So we’re four weeks into semester 2 and let me tell you, this semester is very different from the one I just described in my previous post (oops). A lot less chemistry and a lot more process engineering – as you can see by the course names: Process Design 1, Process Engineering 2 Energy and Processing, and Process Engineering 3 Transfer Processes.
The natural followup question is, what exactly is process engineering? Our lecturer asked us this on the second day and no one had a clue, so here was her definition:
“Process [system] engineering is where the systems approach is applied in the planning, design, control, and optimisation of processing plants”
This basically means we design a chemical plant or process, in order to convert raw materials (could be milk or oils) into a useful product. This involves so many different principles that need to be considered, and currently, we are learning topics such as fluid mechanics, mechanics, thermodynamics and the ins and outs of a heat exchanger.

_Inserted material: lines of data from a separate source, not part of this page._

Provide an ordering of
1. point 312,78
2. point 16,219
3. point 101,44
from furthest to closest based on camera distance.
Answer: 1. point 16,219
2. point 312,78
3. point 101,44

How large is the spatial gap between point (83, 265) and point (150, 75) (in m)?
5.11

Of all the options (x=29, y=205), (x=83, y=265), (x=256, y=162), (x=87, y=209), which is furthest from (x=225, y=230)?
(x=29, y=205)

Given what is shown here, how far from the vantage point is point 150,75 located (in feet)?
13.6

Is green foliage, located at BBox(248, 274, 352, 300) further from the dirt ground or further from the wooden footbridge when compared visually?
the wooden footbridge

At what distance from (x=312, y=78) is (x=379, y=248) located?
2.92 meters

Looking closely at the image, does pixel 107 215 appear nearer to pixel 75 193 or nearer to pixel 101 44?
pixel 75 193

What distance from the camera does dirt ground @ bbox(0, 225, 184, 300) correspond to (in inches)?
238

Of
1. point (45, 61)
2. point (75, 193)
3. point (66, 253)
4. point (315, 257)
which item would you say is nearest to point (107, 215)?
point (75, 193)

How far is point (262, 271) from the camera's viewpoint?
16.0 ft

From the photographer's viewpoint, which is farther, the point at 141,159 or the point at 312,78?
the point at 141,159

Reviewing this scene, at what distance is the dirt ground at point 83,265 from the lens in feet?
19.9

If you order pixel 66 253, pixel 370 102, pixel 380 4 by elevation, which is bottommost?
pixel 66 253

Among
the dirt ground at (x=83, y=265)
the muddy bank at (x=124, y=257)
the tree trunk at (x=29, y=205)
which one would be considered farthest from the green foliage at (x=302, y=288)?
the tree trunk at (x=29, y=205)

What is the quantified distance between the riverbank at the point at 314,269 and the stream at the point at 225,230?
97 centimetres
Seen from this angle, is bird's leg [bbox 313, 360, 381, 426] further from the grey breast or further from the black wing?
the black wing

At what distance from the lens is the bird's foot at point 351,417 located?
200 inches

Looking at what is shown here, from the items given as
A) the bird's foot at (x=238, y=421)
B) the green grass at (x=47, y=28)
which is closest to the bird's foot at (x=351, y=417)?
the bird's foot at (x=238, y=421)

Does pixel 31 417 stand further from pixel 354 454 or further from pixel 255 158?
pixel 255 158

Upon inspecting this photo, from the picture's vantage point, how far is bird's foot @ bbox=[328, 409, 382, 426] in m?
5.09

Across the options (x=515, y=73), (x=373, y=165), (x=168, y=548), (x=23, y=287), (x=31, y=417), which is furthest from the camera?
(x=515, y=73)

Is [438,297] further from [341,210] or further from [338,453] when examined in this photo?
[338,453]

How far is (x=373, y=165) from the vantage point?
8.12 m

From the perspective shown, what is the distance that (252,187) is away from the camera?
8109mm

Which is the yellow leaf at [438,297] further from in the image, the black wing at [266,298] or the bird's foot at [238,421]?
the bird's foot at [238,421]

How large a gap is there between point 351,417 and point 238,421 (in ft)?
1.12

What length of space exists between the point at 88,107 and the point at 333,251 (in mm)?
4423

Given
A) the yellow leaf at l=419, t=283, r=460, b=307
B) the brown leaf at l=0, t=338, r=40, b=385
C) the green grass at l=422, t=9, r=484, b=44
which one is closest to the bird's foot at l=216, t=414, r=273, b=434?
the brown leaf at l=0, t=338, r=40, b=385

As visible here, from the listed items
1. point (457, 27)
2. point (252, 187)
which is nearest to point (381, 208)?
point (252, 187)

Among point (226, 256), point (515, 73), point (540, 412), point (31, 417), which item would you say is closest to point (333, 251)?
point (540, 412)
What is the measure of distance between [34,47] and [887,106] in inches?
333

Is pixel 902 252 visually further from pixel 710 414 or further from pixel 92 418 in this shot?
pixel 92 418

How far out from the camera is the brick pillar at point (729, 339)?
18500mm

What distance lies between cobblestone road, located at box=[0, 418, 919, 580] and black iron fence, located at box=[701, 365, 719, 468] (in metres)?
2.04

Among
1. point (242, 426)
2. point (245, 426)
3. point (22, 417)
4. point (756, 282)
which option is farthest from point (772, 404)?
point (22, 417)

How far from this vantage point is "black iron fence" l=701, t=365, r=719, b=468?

One of the main career pathways from studying CHEMMAT is becoming a process engineer. This is because New Zealand is very industrial based: pulp and paper; food, beverage and dairy industries; natural gas and iron and steel. And if you think about it, the production of pretty much anything will involve some sort of chemistry.
There is therefore a huge range of choices and pathways from CHEMMAT, so don’t think you are restricted to just mixing chemicals in a lab (this is often the assumption I get from many other specialisations).
So yeah, don’t be fooled from my Sem 1 Sum Up post where I said there was so much chemistry, and it’s basically all tests and exams. I have used knowledge from every single first-year paper in the courses this semester, as there are group projects, some MATLAB, and a lot of statics – so good idea not to throw those books out thinking you won’t need them again (another oops 🥴).